Dear Annie: Last week, my stepfather called me to say that my 78-year-old mother came downstairs complaining that her “brain wasn’t working right” and that she was dizzy. She sat at the table for an hour before getting herself breakfast and doing the crossword puzzle. Then she asked him the same crossword question three times in three minutes.
My husband said Mom may have had a stroke and that she should get to the emergency room. I suggested this to my stepfather, but he said he wasn’t going to do that on a Saturday. So I called Mom’s doctor, who said to bring her in to the hospital so they could see whether she’d had a stroke and, if so, monitor her blood pressure.
I told my stepfather what the doctor said, and now he is angry with me, saying I overstepped my authority. He said it was not my place to call Mom’s doctor and get her the help she needs. Later, when I spoke to my mother, she was surprised by all this and agreed to see her doctor.
Mom has shown other signs of short-term memory loss, but never this bad before.
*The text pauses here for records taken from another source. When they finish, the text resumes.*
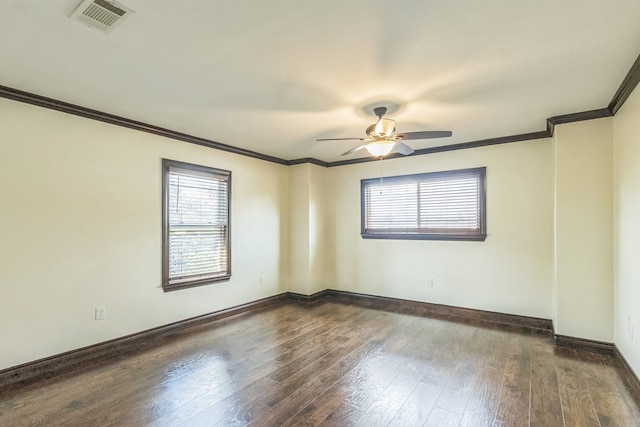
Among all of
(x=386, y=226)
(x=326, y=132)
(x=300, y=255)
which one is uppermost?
(x=326, y=132)

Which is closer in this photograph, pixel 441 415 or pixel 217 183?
pixel 441 415

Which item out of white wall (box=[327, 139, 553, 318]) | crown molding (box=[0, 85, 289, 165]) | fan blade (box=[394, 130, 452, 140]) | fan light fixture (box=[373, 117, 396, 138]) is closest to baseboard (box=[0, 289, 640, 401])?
white wall (box=[327, 139, 553, 318])

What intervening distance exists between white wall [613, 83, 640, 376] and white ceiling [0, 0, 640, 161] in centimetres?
36

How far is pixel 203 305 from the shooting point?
4180 mm

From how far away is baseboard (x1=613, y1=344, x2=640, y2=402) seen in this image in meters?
2.43

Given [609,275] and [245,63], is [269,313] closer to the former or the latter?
[245,63]

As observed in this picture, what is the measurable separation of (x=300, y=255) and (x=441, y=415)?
11.7 ft

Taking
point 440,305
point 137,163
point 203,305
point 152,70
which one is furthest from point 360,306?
point 152,70

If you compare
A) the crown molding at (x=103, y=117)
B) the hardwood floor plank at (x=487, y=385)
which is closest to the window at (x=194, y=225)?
the crown molding at (x=103, y=117)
They live about an hour away from us. How much should I help, and how much should I mind my own business? – Worried About Mom
Dear Worried: It is not uncommon for people to minimize the health problems of spouses. It is much easier for your stepfather to believe his wife will be just fine although the fact that he called you with the original information indicates that he was worried.
Instead of telling him what to do or doing it behind his back, include him in these decisions. Pay a visit to Mom, and sit down with both of them. Explain that Mom’s doctor is concerned that her dizziness and forgetfulness could be serious. Ask if you could accompany Mom to the next doctor’s appointment. Ask how you can help make this easier for both of them. Let him know you are counting on him.